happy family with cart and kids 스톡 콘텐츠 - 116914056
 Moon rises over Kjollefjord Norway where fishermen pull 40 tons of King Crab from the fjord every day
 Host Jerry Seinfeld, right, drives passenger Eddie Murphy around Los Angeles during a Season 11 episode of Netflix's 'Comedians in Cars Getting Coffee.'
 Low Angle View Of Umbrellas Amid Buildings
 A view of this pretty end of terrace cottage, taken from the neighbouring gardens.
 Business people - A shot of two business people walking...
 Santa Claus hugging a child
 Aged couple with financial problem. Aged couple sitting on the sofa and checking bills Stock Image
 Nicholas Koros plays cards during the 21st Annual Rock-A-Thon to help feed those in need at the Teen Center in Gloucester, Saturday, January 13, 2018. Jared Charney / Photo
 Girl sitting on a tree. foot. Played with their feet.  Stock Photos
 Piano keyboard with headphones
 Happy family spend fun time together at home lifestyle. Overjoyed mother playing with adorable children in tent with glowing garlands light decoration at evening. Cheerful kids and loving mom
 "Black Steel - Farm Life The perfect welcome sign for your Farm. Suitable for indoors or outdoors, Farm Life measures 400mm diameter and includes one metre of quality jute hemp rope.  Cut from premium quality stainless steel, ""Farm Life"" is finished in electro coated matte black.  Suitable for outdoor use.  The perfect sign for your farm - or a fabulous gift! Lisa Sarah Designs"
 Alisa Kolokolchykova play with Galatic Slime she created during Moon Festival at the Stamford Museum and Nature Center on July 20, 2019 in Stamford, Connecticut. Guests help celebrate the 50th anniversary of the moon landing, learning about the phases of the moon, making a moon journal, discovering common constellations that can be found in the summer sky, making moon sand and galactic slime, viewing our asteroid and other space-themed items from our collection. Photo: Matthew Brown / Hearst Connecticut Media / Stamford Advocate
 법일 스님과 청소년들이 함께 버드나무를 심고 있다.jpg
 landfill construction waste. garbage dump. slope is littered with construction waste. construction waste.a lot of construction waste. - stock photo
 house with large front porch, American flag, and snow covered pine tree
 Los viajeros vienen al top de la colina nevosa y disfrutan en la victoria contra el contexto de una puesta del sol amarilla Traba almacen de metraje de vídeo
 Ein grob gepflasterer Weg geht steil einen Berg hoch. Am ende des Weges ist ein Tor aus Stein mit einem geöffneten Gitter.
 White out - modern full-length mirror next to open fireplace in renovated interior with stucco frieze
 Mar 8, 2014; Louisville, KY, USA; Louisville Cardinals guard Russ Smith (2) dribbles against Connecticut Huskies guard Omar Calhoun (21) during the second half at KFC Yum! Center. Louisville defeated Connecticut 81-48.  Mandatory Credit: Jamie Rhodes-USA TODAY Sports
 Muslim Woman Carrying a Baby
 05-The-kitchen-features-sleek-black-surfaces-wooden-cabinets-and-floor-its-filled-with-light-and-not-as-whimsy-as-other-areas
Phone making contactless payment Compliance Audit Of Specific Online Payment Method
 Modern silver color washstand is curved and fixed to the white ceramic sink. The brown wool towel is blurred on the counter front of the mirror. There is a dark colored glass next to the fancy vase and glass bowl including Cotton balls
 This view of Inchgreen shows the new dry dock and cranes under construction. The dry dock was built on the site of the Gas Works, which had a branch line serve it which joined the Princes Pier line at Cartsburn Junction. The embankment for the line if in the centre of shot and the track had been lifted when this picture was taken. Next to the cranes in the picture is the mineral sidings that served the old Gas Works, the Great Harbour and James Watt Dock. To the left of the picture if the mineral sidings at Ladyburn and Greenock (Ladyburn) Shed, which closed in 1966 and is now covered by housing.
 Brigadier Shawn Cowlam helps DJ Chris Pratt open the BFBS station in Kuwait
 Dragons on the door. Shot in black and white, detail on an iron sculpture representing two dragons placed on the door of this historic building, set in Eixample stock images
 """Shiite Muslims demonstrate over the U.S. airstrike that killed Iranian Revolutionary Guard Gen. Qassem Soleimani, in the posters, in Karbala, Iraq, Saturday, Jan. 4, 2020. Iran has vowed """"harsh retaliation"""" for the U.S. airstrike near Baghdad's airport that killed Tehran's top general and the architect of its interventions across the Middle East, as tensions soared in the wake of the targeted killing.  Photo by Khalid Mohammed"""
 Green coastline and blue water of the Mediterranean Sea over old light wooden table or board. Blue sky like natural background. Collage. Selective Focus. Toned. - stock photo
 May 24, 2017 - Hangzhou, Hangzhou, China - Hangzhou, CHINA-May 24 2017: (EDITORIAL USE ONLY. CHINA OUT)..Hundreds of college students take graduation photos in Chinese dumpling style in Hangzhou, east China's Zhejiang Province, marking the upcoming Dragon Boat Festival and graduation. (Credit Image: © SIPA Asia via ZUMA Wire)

> _TASK ITEM_
Leaving every word in place, retype all of the listing.

> _ANSWER FOR THE TASK_
happy family with cart and kids 스톡 콘텐츠 - 116914056
 Moon rises over Kjollefjord Norway where fishermen pull 40 tons of King Crab from the fjord every day
 Host Jerry Seinfeld, right, drives passenger Eddie Murphy around Los Angeles during a Season 11 episode of Netflix's 'Comedians in Cars Getting Coffee.'
 Low Angle View Of Umbrellas Amid Buildings
 A view of this pretty end of terrace cottage, taken from the neighbouring gardens.
 Business people - A shot of two business people walking...
 Santa Claus hugging a child
 Aged couple with financial problem. Aged couple sitting on the sofa and checking bills Stock Image
 Nicholas Koros plays cards during the 21st Annual Rock-A-Thon to help feed those in need at the Teen Center in Gloucester, Saturday, January 13, 2018. Jared Charney / Photo
 Girl sitting on a tree. foot. Played with their feet.  Stock Photos
 Piano keyboard with headphones
 Happy family spend fun time together at home lifestyle. Overjoyed mother playing with adorable children in tent with glowing garlands light decoration at evening. Cheerful kids and loving mom
 "Black Steel - Farm Life The perfect welcome sign for your Farm. Suitable for indoors or outdoors, Farm Life measures 400mm diameter and includes one metre of quality jute hemp rope.  Cut from premium quality stainless steel, ""Farm Life"" is finished in electro coated matte black.  Suitable for outdoor use.  The perfect sign for your farm - or a fabulous gift! Lisa Sarah Designs"
 Alisa Kolokolchykova play with Galatic Slime she created during Moon Festival at the Stamford Museum and Nature Center on July 20, 2019 in Stamford, Connecticut. Guests help celebrate the 50th anniversary of the moon landing, learning about the phases of the moon, making a moon journal, discovering common constellations that can be found in the summer sky, making moon sand and galactic slime, viewing our asteroid and other space-themed items from our collection. Photo: Matthew Brown / Hearst Connecticut Media / Stamford Advocate
 법일 스님과 청소년들이 함께 버드나무를 심고 있다.jpg
 landfill construction waste. garbage dump. slope is littered with construction waste. construction waste.a lot of construction waste. - stock photo
 house with large front porch, American flag, and snow covered pine tree
 Los viajeros vienen al top de la colina nevosa y disfrutan en la victoria contra el contexto de una puesta del sol amarilla Traba almacen de metraje de vídeo
 Ein grob gepflasterer Weg geht steil einen Berg hoch. Am ende des Weges ist ein Tor aus Stein mit einem geöffneten Gitter.
 White out - modern full-length mirror next to open fireplace in renovated interior with stucco frieze
 Mar 8, 2014; Louisville, KY, USA; Louisville Cardinals guard Russ Smith (2) dribbles against Connecticut Huskies guard Omar Calhoun (21) during the second half at KFC Yum! Center. Louisville defeated Connecticut 81-48.  Mandatory Credit: Jamie Rhodes-USA TODAY Sports
 Muslim Woman Carrying a Baby
 05-The-kitchen-features-sleek-black-surfaces-wooden-cabinets-and-floor-its-filled-with-light-and-not-as-whimsy-as-other-areas
Phone making contactless payment Compliance Audit Of Specific Online Payment Method
 Modern silver color washstand is curved and fixed to the white ceramic sink. The brown wool towel is blurred on the counter front of the mirror. There is a dark colored glass next to the fancy vase and glass bowl including Cotton balls
 This view of Inchgreen shows the new dry dock and cranes under construction. The dry dock was built on the site of the Gas Works, which had a branch line serve it which joined the Princes Pier line at Cartsburn Junction. The embankment for the line if in the centre of shot and the track had been lifted when this picture was taken. Next to the cranes in the picture is the mineral sidings that served the old Gas Works, the Great Harbour and James Watt Dock. To the left of the picture if the mineral sidings at Ladyburn and Greenock (Ladyburn) Shed, which closed in 1966 and is now covered by housing.
 Brigadier Shawn Cowlam helps DJ Chris Pratt open the BFBS station in Kuwait
 Dragons on the door. Shot in black and white, detail on an iron sculpture representing two dragons placed on the door of this historic building, set in Eixample stock images
 """Shiite Muslims demonstrate over the U.S. airstrike that killed Iranian Revolutionary Guard Gen. Qassem Soleimani, in the posters, in Karbala, Iraq, Saturday, Jan. 4, 2020. Iran has vowed """"harsh retaliation"""" for the U.S. airstrike near Baghdad's airport that killed Tehran's top general and the architect of its interventions across the Middle East, as tensions soared in the wake of the targeted killing.  Photo by Khalid Mohammed"""
 Green coastline and blue water of the Mediterranean Sea over old light wooden table or board. Blue sky like natural background. Collage. Selective Focus. Toned. - stock photo
 May 24, 2017 - Hangzhou, Hangzhou, China - Hangzhou, CHINA-May 24 2017: (EDITORIAL USE ONLY. CHINA OUT)..Hundreds of college students take graduation photos in Chinese dumpling style in Hangzhou, east China's Zhejiang Province, marking the upcoming Dragon Boat Festival and graduation. (Credit Image: © SIPA Asia via ZUMA Wire)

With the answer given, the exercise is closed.